BRAD: I only saw it; I didn’t do it.
DOCTOR OSWALD: What was it like when you first saw it? Take me to that moment.
BRAD: I didn’t start it. I don’t know.
DOCTOR OSWALD: Have you ever been seriously burned before?
DOCTOR OSWALD: I’m putting a new requirement in your probation rules. I want you to visit a burn-ward in a hospital this summer and see first-hand the destruction that fire can cause.
BRAD: That’s stupid. I don’t need that.
DOCTOR OSWALD: I don’t care what you think you need. I am ordering it.
BRAD: I want to leave now.
DOCTOR OSWALD: You can leave anytime. Except I will call the police immediately, and they will be here in five minutes to arrest you. You’re smart, Brad, but I don’t think you’re smart enough to know how to handle an extended stay in jail yet. If you take the jail route it will break you; but that’s your choice, not mine.
BRAD: I’m stronger than you think.
DOCTOR OSWALD: I hope you can prove that one day. I also hope you don’t waste your strength trying to survive jail.
BRAD: I’ll prove to you who I really am no matter where I go.
DOCTOR OSWALD: If you’re so strong, why do you seem so weak sitting in this room with me right now? The only time you stand up for yourself and raise your voice is when you’re confronted by authority figures, like me.
BRAD: Many of the greatest, most powerful people in the world were judged wrongly.
DOCTOR OSWALD: None of those people could have accomplished anything if they were incarcerated in prison.

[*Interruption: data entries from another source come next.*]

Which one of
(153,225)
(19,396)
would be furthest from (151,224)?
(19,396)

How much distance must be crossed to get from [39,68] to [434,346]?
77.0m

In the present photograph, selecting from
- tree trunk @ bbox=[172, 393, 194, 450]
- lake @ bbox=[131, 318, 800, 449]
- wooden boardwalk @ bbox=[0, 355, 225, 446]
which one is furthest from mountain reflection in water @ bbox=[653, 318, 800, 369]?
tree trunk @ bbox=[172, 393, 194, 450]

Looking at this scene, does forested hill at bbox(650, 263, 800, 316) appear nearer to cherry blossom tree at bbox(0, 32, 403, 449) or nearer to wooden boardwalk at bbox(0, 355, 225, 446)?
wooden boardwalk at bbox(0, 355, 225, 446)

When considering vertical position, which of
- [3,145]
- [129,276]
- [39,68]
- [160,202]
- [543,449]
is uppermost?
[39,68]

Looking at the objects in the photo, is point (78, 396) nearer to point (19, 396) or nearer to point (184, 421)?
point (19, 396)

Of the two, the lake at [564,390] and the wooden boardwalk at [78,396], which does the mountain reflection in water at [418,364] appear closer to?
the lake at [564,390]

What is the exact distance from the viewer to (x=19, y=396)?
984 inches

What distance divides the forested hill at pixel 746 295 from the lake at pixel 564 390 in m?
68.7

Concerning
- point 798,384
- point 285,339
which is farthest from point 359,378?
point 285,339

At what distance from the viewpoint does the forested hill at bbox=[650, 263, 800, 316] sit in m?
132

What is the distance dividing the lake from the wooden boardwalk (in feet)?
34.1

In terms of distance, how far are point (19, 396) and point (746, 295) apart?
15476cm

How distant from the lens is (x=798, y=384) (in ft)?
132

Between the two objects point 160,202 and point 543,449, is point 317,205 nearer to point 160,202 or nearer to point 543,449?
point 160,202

BRAD: I already feel like my freedom is gone.
DOCTOR OSWALD: Trust me, you’ll know when your freedom is totally gone. You won’t be able to see outside or breathe in fresh air; your life will become one long hallway of concrete halls and cells.
BRAD: School already feels like a prison. It can’t get much worse than this.

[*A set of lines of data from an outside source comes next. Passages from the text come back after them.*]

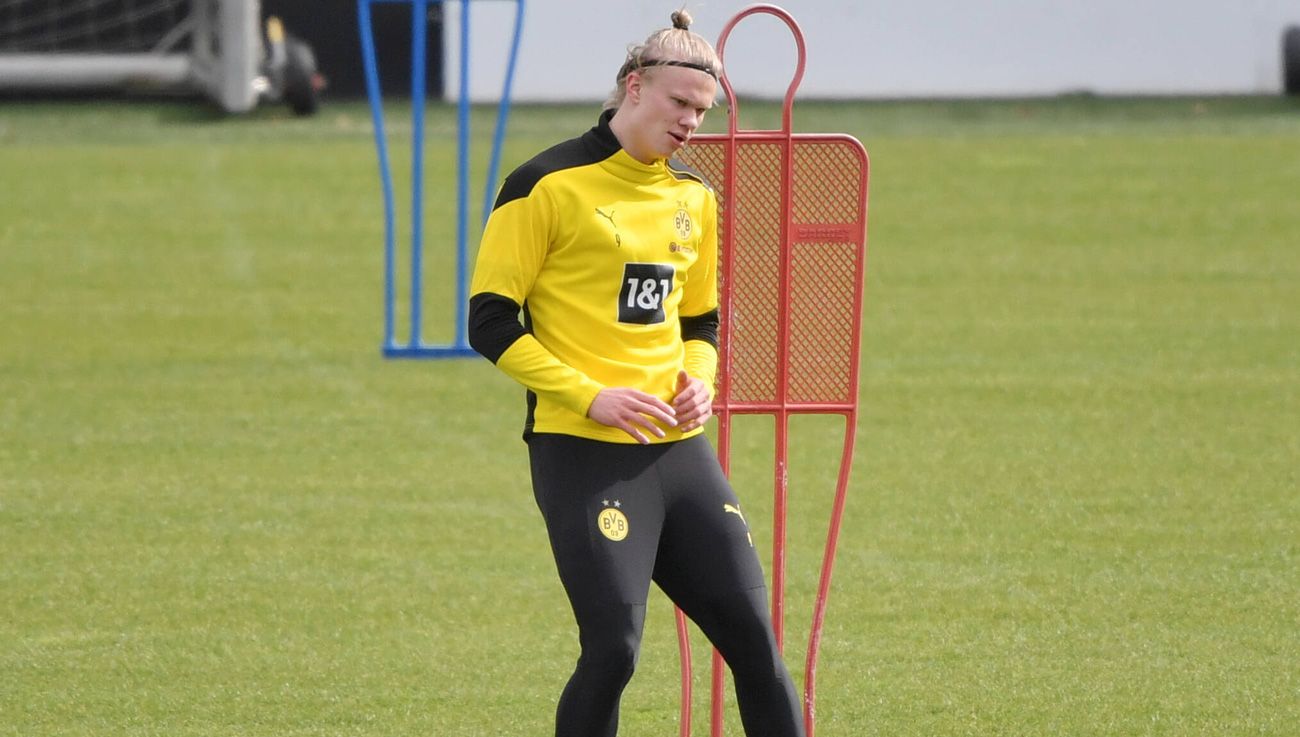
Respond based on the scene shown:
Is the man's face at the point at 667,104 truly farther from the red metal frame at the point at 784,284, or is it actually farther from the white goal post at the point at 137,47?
the white goal post at the point at 137,47

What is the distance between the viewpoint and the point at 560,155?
4430 mm

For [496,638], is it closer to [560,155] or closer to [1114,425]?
[560,155]

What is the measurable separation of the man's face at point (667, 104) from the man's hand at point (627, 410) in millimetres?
554

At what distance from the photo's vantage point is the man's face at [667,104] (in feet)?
14.1

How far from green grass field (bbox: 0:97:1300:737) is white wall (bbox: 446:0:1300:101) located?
610 centimetres

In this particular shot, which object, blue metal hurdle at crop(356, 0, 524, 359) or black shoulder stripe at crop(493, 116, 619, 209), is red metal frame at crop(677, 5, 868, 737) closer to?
black shoulder stripe at crop(493, 116, 619, 209)

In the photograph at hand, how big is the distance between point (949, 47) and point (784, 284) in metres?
19.3

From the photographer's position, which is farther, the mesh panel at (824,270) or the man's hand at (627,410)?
the mesh panel at (824,270)

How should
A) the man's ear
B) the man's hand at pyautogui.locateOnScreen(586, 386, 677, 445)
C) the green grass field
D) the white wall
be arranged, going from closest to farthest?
the man's hand at pyautogui.locateOnScreen(586, 386, 677, 445) → the man's ear → the green grass field → the white wall

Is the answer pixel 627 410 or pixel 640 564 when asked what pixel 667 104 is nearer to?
pixel 627 410

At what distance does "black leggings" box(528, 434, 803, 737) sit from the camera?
4.32 metres

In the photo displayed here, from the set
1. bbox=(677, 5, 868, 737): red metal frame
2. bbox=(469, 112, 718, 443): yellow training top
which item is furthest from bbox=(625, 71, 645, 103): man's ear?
bbox=(677, 5, 868, 737): red metal frame

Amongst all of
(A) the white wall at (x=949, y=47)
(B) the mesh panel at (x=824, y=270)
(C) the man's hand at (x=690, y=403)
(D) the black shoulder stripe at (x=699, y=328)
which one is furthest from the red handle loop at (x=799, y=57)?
(A) the white wall at (x=949, y=47)

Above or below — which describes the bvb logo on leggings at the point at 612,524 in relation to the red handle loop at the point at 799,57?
below
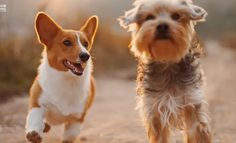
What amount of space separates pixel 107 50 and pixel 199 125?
1192 centimetres

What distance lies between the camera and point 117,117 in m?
7.80

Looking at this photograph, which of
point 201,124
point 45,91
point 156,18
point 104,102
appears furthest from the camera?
point 104,102

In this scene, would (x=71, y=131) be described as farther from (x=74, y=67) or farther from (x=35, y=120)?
(x=74, y=67)

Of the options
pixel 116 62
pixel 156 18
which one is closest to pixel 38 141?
pixel 156 18

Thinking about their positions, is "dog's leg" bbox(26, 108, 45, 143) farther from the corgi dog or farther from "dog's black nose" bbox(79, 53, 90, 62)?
"dog's black nose" bbox(79, 53, 90, 62)

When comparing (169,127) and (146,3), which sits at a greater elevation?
(146,3)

DOCTOR OSWALD: You will miss it here if you go to prison; I promise you. Just admit that you were the one who started the fire, and this nightmare will begin to be over.
BRAD: I didn’t do it.
DOCTOR OSWALD: I’m sure you did. They found a five gallon bucket in the woods that was used to carry the gas to the burn site. Your fingerprints were on it, and your school backpack was found melted nearby. How do you explain that? Your bike tracks were found in the sand leading home toward your house. When the police searched your home, they found dirty, gas-stained clothes in your closet. All the evidence points at you Brad. Admit you did it.
BRAD: You’re hunting the wrong animal, Oswald.
DOCTOR OSWALD: Look at these pictures! Do you remember your parents crying as you were arrested? These images were in the news!
BRAD: Stop it Oswald –
DOCTOR OSWALD: Not until you admit you did it.
BRAD: I said quit it!
DOCTOR OSWALD: You created this nightmare. Not me.
BRAD: Can I ask you a question?
DOCTOR OSWALD: Please do.
BRAD: Do you think that college degree you have hanging on the wall gives you the right to judge me?
DOCTOR OSWALD: Yes. I think my doctorate in psychology gives me the right to assume opinions about you based on the facts I observe.
BRAD: Do you know what I’m thinking right now?
DOCTOR OSWALD: I can assume a good guess.
BRAD: A guess only means you don’t know the truth.
DOCTOR OSWALD: We have until you’re 18 to discover the truth. If you keep this attitude up, we’re going to be together for awhile.
BRAD: The clock on the wall says today’s meeting is over. It’s time for me to go.
DOCTOR OSWALD: Yes, you can leave. But if I have to put out a warrant for your arrest, you will be in jail for the rest of the year.